Um scanner preciso e um equipamento relevante são outros fatores importantes para uma quantificação confiável da imagem PET. É imprescindível realizar exames de controle de qualidade de rotina em componentes PET e MR do scanner. O controle de qualidade mr envolve a avaliação da relação sinal-ruído em diferentes sequências ponderadas T1 e T2, que devem ser realizadas semanalmente, conforme recomendado pelo fabricante do scanner. Para PET, a precisão da atividade deve ser determinada usando uma seringa contendo uma concentração conhecida de radioatividade semanalmente ou antes do início de um estudo importante. Este teste de controle de qualidade também permite a determinação do co-registro de imagens PET e MR. A calibração deve ser realizada se a atividade recuperada estiver fora da faixa recomendada ou o registro errado entre as imagens PET e MR for encontrada. Além disso, o calibrador de dose deve ser regularmente calibrado de acordo com as diretrizes do fabricante, uma vez que esta é uma ferramenta importante para o controle de qualidade do scanner, bem como a medição de radioatividade para imagens PET.

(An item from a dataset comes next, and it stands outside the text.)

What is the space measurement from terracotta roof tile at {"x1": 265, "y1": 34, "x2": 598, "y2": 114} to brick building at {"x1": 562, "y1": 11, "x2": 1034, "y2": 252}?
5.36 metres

Este estudo mostra que a ativação de depósitos adiposos em iBAT e iWAT em camundongos pode ser visualizada e quantificada usando imagens FDG PET/MR em ^[18F]FDG PET/MR após exposição à temperatura fria. No entanto, o presente estudo é limitado pelo fato de que a absorção ^de FDG no iWAT foi relativamente baixa, a menos que na ausência do iBAT. Isso indica que, em comparação com o iBAT que é facilmente ativado por estímulos frios, os adipócitos bege são relativamente relutantes em ser mobilizados e agir mais como um depósito termogênico de backup do iBAT em camundongos. Métodos mais eficientes para induzir o sinal FDG [^18F]no iWAT e/ou outros depósitos adiposos em camundongos normais, como o uso de ativadores específicos de bege ou condição de desafio frio mais forte, devem ser identificados, o que está além do escopo do estudo atual.

Os autores não têm conflitos de interesse para divulgar.

Agradecemos o apoio da National Natural Science Foundation of China (NSFC) - Excellent Young Scientists Fund (Hong Kong and Macau) (81922079), Hong Kong Research Grants Council General Research Fund (GRF 17121520 and 17123419) e Hong Kong Research Grants Council Collaborative Research Fund (CRF C7018-14E) para pequenos experimentos de imagem animal.